I do the school run a gazillion times (okay, ten, but then there are extras because the Mad Professor never really seems to be at school that much and does things like going in at 8.30 then being finished by 11am, but mysteriously still needing lunch money), and the twice weekly trip to kickboxing, then pick up an hour later, for the Dude. Which reminds me, I need a new CD. Maroon 5’s new one is very good but I know all the lyrics now. If you’d like me to sing them to you, just give me a ring, kay?
2. We laugh at the same old jokes.
Our in jokes are recycled hundreds of times. The fact that we call Blockbusters ‘Blockbastards’ for instance, and our Volvo is called the ‘HAHA VULVA‘ after the lady with Tourettes in Deuce Bigalow: Male Gigolo (if you haven’t seen it, you’re missing out. Rent it at Blockbastards, quick).
3. I get this look. A lot.
This is the look that says ‘bloody biscuits? You know I hate biscuits’ and warrants the same response from me every day: ‘the vet says they’re good for your teeth, so eat up and stop giving me the face’. I then sleep fitfully and with one eye open in case she comes in the night to take her revenge.
4. I act like a bit of a tit
This week, on being asked to rinse and spit at the dentist, I spat all over the floor (in my defence, the anaesthetic had kicked in and I couldn’t feel half my mouth). To add insult to injury, I then dissolved into helpless giggles for ten minutes while he stood patiently, holding his drill (not a euphemism) waiting for me to recover.
Oh, and not forgetting the old ‘get to the top of the stairs then forget what you came up for’ routine. Several times a week.
5. I laugh like a loon
Happily, one of my favourite Groundhog Day moments is a good cackle. There’s not much in this life to make you feel better than a good belly laugh. This week there have been lots of belly laughs, from noticing that my Dad’s tractor has ‘SeaBiscuit’ sign-written on the side (for some reason, this completely floored me), or a coffee with a friend where we cackled, snorted, shared hair-raising personal secrets and basically behaved like ten year olds for a couple of hours.
6. I watch crap TV to keep myself awake
Ahhh, waiting up for partying teens to return: surely one of motherhood’s shittest jobs (and one they sneakily forget to mention at ante natal classes). I spend vast amounts of time waiting for people to come home from parties, trying to keep myself awake by watching early Kardashians episodes, texting them things like ‘don’t drink too much. You puke, you die’ and random movies like Hostel 2 (don’t bother – there’s gullible girls, evil murderers, a few bits of DIY machinery and, well, a bit more blood. You’re welcome.)
7. Something REALLY weird happens
This week it was getting a crossed line while trying to ring a travel company and being dropped into the middle of a conversation between an old lady and her doctor. Even more mortifyingly I thought she was actually telling ME about her terrible Psoriasis and had answered her several times before I realised she couldn’t hear me. Just call me Dr English.

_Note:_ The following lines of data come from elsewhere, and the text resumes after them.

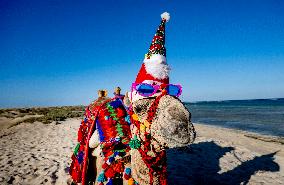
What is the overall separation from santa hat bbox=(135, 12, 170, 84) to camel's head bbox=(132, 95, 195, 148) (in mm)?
423

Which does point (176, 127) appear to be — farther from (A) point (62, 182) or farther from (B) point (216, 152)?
(B) point (216, 152)

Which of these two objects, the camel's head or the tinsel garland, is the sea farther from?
the camel's head

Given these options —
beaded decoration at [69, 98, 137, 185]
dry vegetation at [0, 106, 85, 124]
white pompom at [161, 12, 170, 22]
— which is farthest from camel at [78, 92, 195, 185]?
Result: dry vegetation at [0, 106, 85, 124]

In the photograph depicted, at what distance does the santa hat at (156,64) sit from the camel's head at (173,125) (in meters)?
0.42

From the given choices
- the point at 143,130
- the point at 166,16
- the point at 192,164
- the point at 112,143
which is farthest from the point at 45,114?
the point at 143,130

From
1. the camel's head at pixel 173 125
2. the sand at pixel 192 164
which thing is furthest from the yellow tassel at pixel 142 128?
the sand at pixel 192 164

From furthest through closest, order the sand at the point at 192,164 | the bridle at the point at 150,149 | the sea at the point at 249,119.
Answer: the sea at the point at 249,119, the sand at the point at 192,164, the bridle at the point at 150,149

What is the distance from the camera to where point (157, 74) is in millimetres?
2508

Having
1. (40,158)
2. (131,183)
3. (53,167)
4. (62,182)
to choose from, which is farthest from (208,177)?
(40,158)

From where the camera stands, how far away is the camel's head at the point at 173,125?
6.53ft

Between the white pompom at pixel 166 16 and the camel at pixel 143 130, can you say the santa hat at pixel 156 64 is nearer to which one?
the camel at pixel 143 130

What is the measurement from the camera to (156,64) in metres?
2.52

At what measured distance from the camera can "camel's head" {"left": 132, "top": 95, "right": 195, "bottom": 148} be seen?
199 cm

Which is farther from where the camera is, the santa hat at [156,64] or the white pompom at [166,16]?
the white pompom at [166,16]
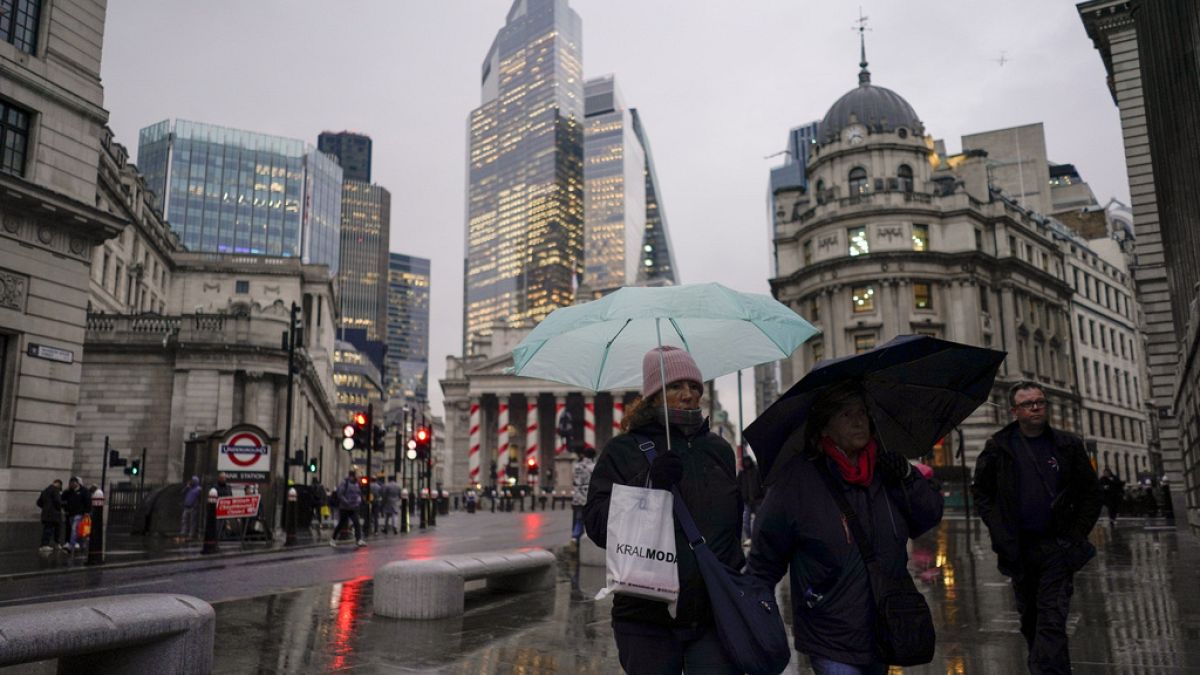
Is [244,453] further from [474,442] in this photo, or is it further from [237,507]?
[474,442]

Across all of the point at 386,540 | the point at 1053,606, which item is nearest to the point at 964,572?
the point at 1053,606

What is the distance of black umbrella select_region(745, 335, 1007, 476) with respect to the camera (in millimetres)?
3670

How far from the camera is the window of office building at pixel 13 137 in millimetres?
19141

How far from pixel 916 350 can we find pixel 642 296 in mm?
1808

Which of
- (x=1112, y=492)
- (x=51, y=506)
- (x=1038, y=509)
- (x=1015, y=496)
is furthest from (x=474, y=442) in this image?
(x=1038, y=509)

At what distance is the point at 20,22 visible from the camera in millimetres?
19562

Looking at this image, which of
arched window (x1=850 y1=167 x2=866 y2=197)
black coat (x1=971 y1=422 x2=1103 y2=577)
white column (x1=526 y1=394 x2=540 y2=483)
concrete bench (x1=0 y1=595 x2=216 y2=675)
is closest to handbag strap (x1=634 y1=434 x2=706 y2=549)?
black coat (x1=971 y1=422 x2=1103 y2=577)

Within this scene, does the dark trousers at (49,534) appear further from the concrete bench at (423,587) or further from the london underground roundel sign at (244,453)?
the concrete bench at (423,587)

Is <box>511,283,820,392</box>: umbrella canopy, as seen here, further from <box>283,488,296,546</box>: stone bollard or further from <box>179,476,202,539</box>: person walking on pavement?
<box>179,476,202,539</box>: person walking on pavement

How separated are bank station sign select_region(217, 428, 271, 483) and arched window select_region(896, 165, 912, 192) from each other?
47.6 m

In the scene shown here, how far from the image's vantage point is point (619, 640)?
3.60m

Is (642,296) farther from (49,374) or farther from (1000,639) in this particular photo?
(49,374)

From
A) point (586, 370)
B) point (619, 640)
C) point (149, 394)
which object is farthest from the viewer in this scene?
point (149, 394)

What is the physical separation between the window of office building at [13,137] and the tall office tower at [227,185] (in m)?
125
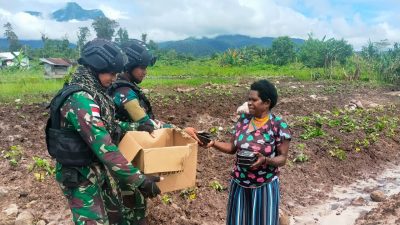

8. My boys make me go WOW!
This week it was this amazing pic from Sam’s Biology field trip of two of his mates Mick and Brendan skimming stones on Broadhaven beach. Just beautiful:
9. I buy weird presents for people
This week it was ‘get well cheese’ for my Disreputable Dad, who is very poorly. And partial to a bit of Suffolk Blue. What? Cheese cures all ills.
10. I’m happy
Really, really stupidly happy. I have fun, don’t take myself too seriously (see number 4.) and have the best family in the world. Now what the hell did I come up the stairs for?